• Stated problem
Copy out verbatim the lines that begin with the line containing "Which of these" and run through the final line, including both ends.

Excerpts of spatial question data
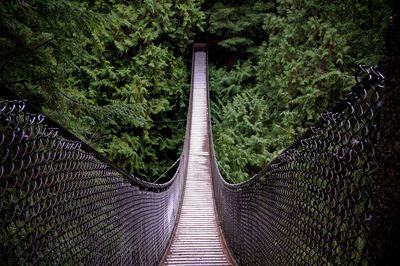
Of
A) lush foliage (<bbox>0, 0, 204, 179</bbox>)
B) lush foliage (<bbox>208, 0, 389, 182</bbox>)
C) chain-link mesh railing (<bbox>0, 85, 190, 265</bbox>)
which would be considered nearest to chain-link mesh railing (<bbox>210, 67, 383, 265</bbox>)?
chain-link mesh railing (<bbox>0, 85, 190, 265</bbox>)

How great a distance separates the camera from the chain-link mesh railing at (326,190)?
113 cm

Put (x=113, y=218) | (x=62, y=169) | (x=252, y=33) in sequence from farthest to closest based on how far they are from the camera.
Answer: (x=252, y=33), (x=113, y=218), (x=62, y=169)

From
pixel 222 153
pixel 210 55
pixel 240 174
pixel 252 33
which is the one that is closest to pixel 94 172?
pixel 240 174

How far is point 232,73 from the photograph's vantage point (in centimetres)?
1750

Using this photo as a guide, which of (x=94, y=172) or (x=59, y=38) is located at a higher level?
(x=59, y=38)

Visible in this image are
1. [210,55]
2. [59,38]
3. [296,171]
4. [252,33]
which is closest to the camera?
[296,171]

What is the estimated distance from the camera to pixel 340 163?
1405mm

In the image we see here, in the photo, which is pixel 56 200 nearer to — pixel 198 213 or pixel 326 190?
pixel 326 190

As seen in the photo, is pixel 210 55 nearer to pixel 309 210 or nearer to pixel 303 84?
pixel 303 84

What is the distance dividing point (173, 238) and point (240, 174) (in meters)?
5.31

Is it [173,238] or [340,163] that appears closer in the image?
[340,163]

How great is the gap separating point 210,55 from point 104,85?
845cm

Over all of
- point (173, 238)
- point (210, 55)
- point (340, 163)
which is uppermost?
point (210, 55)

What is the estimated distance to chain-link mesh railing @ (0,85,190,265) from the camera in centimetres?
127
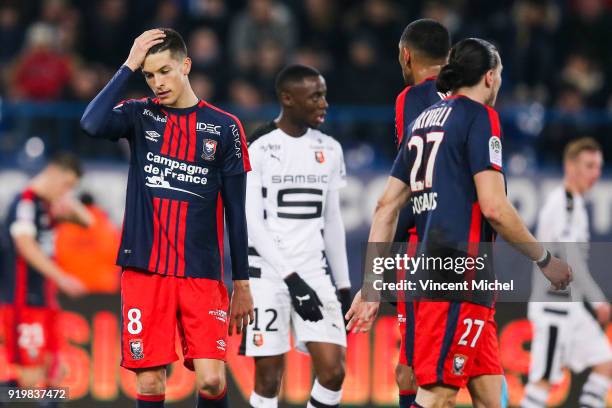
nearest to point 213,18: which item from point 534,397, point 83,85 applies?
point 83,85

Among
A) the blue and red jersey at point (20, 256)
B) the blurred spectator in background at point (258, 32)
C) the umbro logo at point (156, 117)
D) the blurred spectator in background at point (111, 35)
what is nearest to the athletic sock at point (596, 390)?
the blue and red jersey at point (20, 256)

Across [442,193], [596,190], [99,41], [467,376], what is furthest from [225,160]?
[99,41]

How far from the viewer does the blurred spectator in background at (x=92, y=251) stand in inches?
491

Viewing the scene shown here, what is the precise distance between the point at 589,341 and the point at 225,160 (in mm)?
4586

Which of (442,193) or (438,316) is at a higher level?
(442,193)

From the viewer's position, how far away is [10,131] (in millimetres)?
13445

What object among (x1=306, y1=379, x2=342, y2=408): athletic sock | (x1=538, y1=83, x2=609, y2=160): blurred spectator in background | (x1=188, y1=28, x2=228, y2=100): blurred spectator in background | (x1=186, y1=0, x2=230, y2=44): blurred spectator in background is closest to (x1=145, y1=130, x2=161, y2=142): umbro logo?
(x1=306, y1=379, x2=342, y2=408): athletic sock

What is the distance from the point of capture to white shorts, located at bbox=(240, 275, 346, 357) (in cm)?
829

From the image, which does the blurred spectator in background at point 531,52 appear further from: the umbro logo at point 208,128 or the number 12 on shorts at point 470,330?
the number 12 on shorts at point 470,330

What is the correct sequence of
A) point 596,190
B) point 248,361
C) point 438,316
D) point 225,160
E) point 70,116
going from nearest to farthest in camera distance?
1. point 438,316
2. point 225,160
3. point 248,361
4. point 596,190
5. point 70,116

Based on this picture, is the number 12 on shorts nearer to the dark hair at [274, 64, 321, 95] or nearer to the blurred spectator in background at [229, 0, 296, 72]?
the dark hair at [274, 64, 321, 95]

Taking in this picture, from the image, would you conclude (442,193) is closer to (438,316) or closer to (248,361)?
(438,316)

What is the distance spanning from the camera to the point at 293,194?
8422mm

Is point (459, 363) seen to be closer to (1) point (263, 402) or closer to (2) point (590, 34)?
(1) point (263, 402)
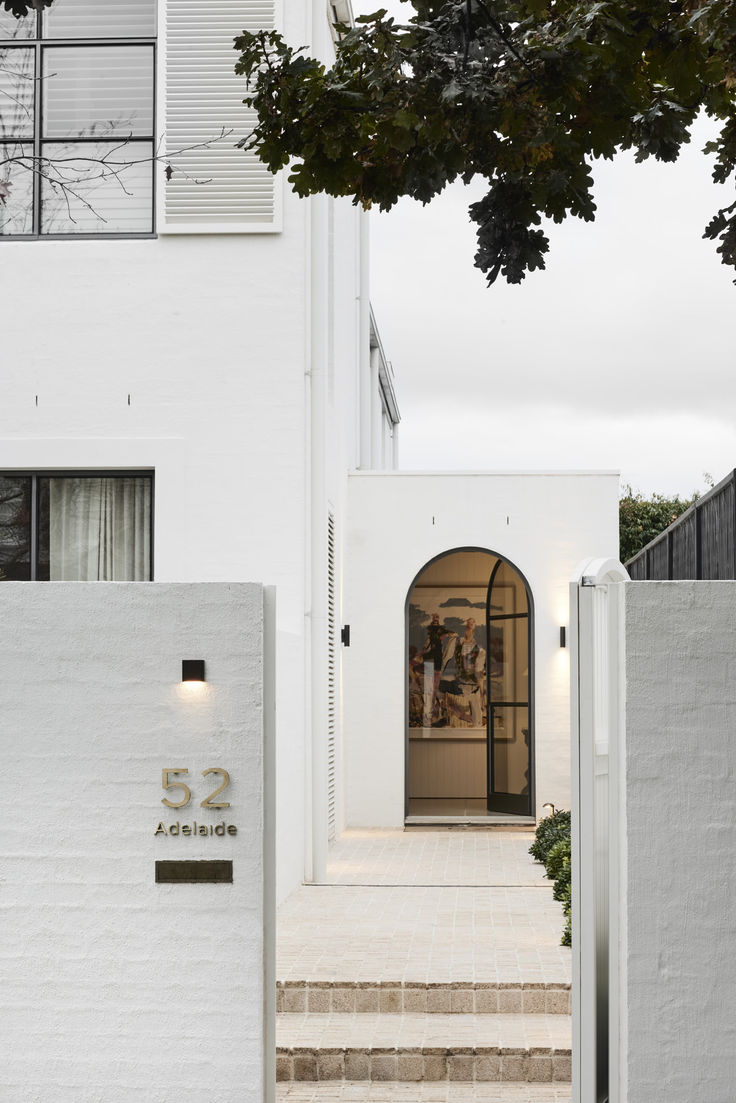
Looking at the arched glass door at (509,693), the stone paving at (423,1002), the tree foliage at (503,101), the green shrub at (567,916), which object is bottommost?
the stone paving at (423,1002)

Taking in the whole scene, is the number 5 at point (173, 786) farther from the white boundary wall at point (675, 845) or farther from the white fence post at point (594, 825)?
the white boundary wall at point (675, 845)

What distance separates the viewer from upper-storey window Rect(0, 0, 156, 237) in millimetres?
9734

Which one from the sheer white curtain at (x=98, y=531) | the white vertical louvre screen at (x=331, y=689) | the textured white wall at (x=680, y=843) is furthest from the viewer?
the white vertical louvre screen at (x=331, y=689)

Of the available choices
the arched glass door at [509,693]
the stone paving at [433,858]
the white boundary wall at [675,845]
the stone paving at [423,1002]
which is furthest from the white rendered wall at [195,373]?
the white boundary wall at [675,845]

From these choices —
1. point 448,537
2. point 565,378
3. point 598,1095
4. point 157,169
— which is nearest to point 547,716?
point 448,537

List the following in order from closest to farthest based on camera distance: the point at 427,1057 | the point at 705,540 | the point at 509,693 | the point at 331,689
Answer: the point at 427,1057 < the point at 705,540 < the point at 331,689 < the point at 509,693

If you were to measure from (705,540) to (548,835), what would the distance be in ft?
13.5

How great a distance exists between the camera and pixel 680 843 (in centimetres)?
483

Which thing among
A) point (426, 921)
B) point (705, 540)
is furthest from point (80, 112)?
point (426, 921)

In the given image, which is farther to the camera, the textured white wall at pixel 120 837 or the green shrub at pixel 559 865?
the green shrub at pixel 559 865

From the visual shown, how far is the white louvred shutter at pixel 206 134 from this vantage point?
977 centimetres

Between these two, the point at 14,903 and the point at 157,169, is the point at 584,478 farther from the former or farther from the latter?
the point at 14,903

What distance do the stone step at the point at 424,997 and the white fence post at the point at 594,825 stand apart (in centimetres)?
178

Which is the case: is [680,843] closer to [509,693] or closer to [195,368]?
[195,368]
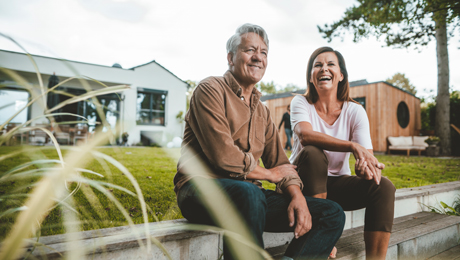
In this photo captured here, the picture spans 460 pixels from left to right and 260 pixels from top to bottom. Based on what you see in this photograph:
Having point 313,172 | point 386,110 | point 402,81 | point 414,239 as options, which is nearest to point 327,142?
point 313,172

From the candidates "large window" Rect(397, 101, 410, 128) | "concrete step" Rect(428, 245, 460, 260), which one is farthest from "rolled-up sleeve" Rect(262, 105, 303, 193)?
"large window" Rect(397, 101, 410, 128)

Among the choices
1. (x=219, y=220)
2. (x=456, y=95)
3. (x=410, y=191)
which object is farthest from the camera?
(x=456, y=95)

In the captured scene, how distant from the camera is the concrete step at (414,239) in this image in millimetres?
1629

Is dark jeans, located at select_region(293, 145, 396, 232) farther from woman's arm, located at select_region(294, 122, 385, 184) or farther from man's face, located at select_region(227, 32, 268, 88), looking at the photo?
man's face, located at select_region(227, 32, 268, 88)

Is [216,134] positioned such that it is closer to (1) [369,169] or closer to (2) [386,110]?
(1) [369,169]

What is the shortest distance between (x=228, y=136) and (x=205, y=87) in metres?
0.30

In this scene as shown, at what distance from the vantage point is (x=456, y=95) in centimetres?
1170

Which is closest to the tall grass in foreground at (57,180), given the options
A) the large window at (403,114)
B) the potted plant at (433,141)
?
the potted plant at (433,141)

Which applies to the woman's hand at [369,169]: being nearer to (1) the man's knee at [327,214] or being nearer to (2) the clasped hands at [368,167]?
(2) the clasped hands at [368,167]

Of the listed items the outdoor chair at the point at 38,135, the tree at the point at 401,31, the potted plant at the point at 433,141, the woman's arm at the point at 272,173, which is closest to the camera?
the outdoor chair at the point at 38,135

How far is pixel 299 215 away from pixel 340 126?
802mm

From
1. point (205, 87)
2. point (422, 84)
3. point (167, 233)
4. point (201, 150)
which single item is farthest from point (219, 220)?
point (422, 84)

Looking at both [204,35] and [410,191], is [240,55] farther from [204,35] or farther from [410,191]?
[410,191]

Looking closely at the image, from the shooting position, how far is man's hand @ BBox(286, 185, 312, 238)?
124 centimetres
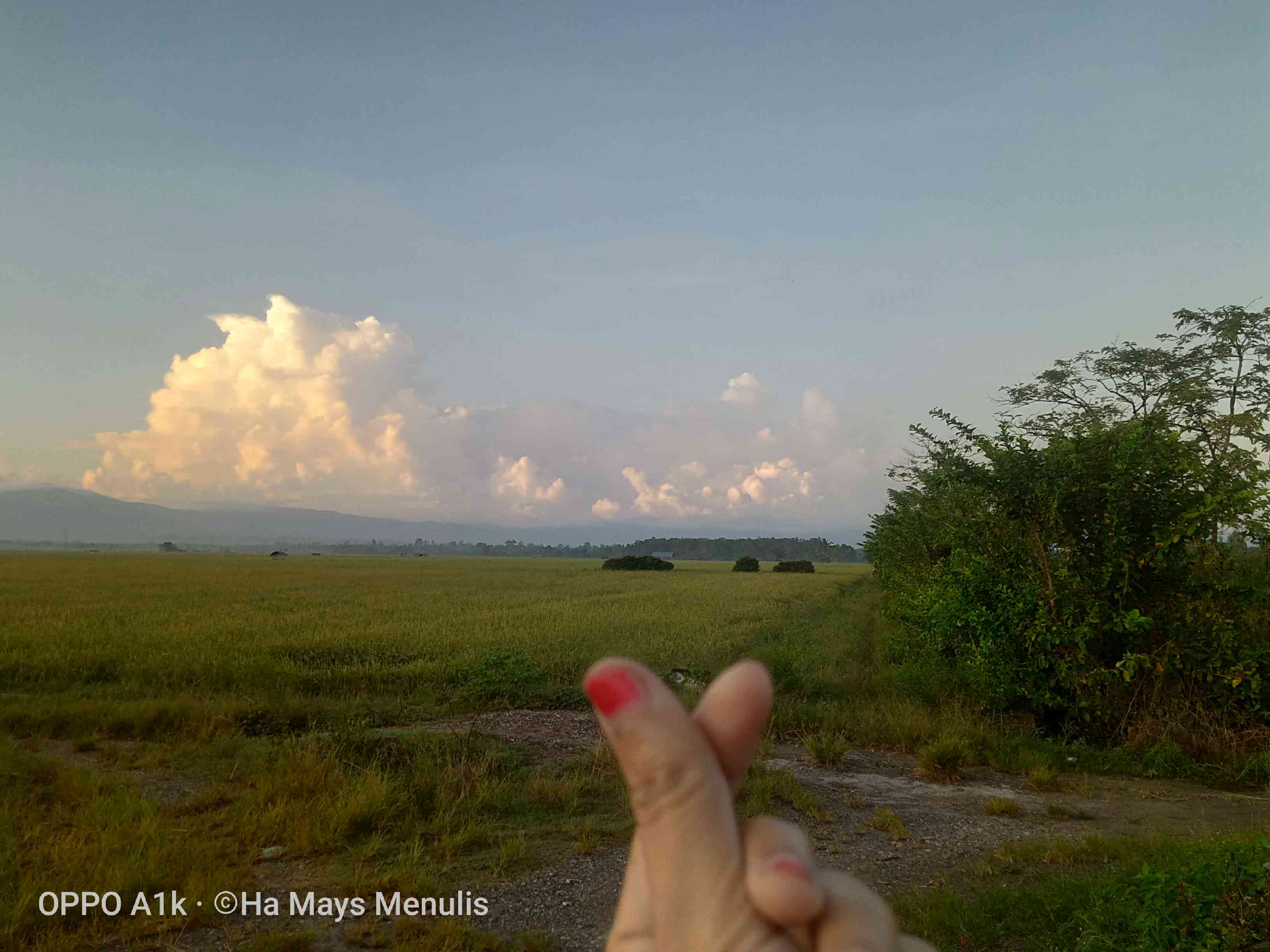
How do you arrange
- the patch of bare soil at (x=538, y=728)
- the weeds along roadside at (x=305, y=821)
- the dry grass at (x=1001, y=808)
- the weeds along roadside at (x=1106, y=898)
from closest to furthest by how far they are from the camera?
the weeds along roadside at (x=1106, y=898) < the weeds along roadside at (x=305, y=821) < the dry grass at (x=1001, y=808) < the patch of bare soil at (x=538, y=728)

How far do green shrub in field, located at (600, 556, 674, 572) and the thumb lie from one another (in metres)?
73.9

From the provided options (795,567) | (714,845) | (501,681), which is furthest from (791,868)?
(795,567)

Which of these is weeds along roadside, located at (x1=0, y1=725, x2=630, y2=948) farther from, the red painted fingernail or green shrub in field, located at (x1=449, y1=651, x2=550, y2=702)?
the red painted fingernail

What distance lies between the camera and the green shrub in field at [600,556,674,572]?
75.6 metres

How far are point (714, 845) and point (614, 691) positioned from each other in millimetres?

• Final answer
Which of these is weeds along roadside, located at (x1=0, y1=725, x2=630, y2=948) farther from, the red painted fingernail or green shrub in field, located at (x1=449, y1=651, x2=550, y2=702)?
the red painted fingernail

What distance lies between the camera and the green shrub in field at [600,556,674,572]?
75.6 metres

How far are point (714, 845) and point (614, 691) positioned from each other in millimetres?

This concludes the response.